In high school, Matthews was a star football player and he became a standout on the field for the Wildcats in the 1930s, when the program was still a junior college team. In 1937, he received an associate’s degree from Bethune-Cookman College before he matriculated to Morehouse College in Atlanta, Georgia, where he would earn a bachelor’s degree in English literature with a minor in French in 1939. He would go on to complete a master’s degree in physical education from Columbia University in New York City.
During his early professional career, he served as a teacher in Georgia, a head coach at Edward Waters College in Jacksonville, Florida; he also served in the European Theater of Operation during World War II and was honorably discharged with the rank of Master Sergeant. From 1946-1962, he served as athletic director and coach of the Bethune-Cookman College’s Wildcats’ football and basketball teams. Matthews left the sidelines in 1960 after two heart attacks, but stayed on campus in the physical education department. He served as Assistant Professor of Health and Physical Education from 1957 to 1976.

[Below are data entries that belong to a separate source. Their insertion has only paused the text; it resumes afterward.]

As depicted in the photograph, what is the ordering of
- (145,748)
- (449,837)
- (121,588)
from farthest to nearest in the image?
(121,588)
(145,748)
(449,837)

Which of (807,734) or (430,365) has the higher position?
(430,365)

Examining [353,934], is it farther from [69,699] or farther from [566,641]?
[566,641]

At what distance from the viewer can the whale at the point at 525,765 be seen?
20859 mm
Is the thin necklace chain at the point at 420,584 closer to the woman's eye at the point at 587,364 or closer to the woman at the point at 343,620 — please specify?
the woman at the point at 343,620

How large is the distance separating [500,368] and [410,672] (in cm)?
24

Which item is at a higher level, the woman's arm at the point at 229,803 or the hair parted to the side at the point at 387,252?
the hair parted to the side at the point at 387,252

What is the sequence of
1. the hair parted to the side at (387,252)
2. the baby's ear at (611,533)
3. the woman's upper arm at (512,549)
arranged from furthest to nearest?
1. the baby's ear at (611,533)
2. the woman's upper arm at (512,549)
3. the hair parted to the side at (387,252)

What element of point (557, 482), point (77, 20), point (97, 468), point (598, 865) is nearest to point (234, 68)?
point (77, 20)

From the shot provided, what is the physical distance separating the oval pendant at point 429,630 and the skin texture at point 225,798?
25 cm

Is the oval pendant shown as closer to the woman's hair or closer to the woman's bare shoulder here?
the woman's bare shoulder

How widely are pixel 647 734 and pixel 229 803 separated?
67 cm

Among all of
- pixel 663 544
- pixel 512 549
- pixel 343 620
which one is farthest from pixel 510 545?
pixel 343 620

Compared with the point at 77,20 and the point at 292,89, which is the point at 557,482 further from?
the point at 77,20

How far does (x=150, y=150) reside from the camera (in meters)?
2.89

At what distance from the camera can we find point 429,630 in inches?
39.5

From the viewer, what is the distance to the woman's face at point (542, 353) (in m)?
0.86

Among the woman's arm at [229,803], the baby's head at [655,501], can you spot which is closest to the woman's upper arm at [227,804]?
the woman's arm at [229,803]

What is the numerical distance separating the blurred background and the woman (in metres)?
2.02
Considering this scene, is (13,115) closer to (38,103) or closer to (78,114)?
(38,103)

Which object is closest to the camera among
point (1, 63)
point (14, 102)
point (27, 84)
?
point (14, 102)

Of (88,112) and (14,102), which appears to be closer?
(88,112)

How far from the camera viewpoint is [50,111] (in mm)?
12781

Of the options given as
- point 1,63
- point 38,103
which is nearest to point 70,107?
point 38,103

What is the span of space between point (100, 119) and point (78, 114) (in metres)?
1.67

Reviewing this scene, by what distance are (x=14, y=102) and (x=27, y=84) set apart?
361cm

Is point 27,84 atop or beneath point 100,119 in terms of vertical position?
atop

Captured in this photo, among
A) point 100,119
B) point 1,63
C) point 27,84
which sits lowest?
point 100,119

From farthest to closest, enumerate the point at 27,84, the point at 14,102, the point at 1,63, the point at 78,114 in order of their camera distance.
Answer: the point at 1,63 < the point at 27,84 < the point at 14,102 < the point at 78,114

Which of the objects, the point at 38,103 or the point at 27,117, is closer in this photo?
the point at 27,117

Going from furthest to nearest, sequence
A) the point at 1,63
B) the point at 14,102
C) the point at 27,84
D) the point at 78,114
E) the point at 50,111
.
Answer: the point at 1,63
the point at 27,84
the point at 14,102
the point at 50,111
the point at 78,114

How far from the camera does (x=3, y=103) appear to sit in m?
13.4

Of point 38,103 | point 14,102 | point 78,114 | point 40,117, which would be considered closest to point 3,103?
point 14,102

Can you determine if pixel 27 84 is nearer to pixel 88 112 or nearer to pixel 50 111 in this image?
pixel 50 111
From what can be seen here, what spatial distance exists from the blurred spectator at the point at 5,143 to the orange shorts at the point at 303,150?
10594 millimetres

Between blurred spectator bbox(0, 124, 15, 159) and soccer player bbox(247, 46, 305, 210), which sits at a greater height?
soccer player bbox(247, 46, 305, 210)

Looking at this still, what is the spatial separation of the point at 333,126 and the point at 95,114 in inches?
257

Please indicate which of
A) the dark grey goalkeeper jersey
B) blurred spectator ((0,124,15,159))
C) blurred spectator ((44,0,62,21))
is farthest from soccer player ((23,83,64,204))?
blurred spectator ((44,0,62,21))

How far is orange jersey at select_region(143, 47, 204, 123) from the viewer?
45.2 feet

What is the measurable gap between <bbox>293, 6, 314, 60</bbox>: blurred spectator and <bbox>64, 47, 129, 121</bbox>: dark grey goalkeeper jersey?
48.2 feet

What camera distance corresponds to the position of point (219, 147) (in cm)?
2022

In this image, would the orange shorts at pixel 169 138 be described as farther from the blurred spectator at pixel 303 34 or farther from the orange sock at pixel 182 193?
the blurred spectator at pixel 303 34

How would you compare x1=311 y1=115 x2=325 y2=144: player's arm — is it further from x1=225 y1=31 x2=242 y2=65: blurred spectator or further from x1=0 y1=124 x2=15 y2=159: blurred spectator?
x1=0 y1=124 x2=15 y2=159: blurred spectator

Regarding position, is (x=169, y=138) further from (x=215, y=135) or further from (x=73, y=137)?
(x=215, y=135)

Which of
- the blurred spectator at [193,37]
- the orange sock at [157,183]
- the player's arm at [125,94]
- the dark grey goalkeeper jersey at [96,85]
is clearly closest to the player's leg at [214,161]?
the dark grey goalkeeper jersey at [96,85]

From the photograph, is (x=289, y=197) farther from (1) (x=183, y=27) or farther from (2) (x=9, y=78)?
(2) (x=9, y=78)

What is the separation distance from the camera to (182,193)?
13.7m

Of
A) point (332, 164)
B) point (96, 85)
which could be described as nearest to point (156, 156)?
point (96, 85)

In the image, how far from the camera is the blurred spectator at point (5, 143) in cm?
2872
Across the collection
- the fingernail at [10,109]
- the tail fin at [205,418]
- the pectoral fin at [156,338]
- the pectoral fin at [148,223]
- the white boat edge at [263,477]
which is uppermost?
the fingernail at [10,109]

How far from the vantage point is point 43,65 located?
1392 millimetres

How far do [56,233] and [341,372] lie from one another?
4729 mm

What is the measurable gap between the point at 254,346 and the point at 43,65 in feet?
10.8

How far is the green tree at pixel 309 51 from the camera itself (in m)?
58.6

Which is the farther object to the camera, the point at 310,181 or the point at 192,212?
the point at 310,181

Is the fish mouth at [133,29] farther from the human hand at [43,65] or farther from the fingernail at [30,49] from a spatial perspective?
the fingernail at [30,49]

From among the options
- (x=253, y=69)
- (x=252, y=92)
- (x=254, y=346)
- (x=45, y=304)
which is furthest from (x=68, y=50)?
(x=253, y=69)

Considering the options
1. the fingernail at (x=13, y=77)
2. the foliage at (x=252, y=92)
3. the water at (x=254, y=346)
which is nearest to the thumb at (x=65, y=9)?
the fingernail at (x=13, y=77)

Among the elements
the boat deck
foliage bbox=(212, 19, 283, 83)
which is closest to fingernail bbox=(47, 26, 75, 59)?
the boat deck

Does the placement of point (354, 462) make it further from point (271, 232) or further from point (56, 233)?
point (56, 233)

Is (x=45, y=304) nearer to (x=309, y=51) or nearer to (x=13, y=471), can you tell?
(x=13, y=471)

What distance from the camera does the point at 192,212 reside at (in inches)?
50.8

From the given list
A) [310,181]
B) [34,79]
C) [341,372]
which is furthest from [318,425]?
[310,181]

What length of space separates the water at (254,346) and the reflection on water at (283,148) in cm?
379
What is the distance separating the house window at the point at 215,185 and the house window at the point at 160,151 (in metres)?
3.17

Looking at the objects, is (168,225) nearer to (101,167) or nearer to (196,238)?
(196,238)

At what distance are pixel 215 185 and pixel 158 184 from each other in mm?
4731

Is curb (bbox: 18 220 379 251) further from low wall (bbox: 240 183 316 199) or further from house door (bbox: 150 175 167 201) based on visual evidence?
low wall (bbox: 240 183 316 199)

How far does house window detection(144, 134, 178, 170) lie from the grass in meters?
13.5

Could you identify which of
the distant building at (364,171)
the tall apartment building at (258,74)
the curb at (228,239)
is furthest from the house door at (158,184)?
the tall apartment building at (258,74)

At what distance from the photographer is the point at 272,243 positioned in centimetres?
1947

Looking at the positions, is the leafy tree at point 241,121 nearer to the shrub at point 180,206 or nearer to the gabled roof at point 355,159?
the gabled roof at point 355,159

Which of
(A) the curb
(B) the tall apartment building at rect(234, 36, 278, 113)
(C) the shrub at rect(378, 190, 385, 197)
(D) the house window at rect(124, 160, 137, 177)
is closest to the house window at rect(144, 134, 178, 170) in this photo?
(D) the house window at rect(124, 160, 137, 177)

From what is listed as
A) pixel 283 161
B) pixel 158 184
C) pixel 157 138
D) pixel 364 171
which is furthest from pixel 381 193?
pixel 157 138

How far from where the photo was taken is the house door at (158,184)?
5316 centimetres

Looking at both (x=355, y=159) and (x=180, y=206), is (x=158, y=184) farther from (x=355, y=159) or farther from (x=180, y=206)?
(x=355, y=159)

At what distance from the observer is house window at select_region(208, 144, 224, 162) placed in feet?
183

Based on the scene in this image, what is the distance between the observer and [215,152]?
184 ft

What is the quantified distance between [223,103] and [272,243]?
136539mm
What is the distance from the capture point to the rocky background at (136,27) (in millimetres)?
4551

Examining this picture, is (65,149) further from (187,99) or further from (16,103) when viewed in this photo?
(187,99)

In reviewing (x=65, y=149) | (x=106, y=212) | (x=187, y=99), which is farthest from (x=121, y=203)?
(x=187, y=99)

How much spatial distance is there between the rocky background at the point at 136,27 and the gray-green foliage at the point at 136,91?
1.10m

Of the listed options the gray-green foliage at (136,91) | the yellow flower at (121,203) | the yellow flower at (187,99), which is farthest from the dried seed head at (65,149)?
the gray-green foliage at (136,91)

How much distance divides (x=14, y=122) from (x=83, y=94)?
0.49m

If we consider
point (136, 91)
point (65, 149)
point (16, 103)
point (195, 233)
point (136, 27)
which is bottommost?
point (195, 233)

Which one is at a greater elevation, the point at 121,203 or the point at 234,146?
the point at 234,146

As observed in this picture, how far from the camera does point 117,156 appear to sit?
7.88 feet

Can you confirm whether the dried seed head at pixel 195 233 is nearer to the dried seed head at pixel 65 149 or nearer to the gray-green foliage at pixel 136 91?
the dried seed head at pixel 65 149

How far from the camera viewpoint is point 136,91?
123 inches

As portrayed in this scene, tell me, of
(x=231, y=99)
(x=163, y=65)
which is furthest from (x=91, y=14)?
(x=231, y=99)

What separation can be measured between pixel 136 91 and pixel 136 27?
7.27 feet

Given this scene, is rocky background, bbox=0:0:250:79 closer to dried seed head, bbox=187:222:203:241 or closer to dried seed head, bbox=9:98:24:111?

He went on to serve as a minister at Mount Bethel Baptist Church, the oldest Black church in Daytona Beach; where he was the church’s pastor from 1965-1976. In 1973, Matthews was elected to the Daytona Beach City Commission and was a sitting city commissioner when he passed away. Bunky Matthews passed away on September 28, after suffering a heart attack while watching the Mohammed Ali vs. Ken Norton world heavyweight championship fight. He was remembered as a devoted husband to his wife Chequita and father to daughter Tanya.
Matthews brought two B-CC students with him to New Orleans in February of 1950: Roosevelt Grattic and Nelson Williams.
Born in 1929, Theodore Roosevelt Grattic Jr. was a sophomore at Bethune-Cookman College in 1950. In August of 1954, he completed his Bachelor of Science degree with a major in physical education. He would go on to coach in the Fort Myers, FL area before passing away in 2002.
Nelson P. Williams Jr. was noted as an “outstanding” star of the 1949-1950 junior class at Bethune-Cookman College. While at BC-C, he was an officer in the Omicron Epsilon Chapter of the Omega Psi Phi Fraternity—the first international fraternal organization founded on the campus of a historically black college. Born March 8, 1923, he was a World War II veteran in the U.S. Marines.
Nelson passed away on September 7, 2008, and was remembered as “an educator at Sleighton School in Lima and at Downingtown Industrial School in Downingtown, and also was a football coach at Oxford High and Cheyney University.” In August of 2020, the Peck Gym in the city of Fernandina Beach, FL was renamed in honor of former coach Nelson P. Williams Jr. City of Fernandina Beach officials said in marking the occasion: “Coach Williams committed thousands of hours to City of Fernandina Beach youth. He was much more than a coach; he taught life lessons anchored in family values, built self-esteem, instilled pride, and persistently pushed for excellence.”
At the groundbreaking Dillard meeting in 1950, Matthews extended an invitation to the founders to host the second NIA meeting at Bethune-Cookman College in Daytona Beach, Florida. However, a mix-up in the dates the following year meant that he wasn’t prepared to host the meeting in the spring of 1951. The representatives—who had come from Southern University, Texas Southern University, Florida A&M College, and Wiley College—later recalled the experience as largely unsuccessful, despite the host’s ad-hoc efforts to ‘entertain’ the representatives. But the small entourage quickly pivoted, meeting informally and agreeing to continue the association. They set the third meeting for Howard University in Washington, D.C.
Most NIRSA members know that this association owes much to the HBCUs that have been part of the Association since its inception. But many may not know that NIRSA has a dedicated HBCU Coalition committed to providing resources and avenues for networking for today’s crop of HBCU leaders in collegiate recreation.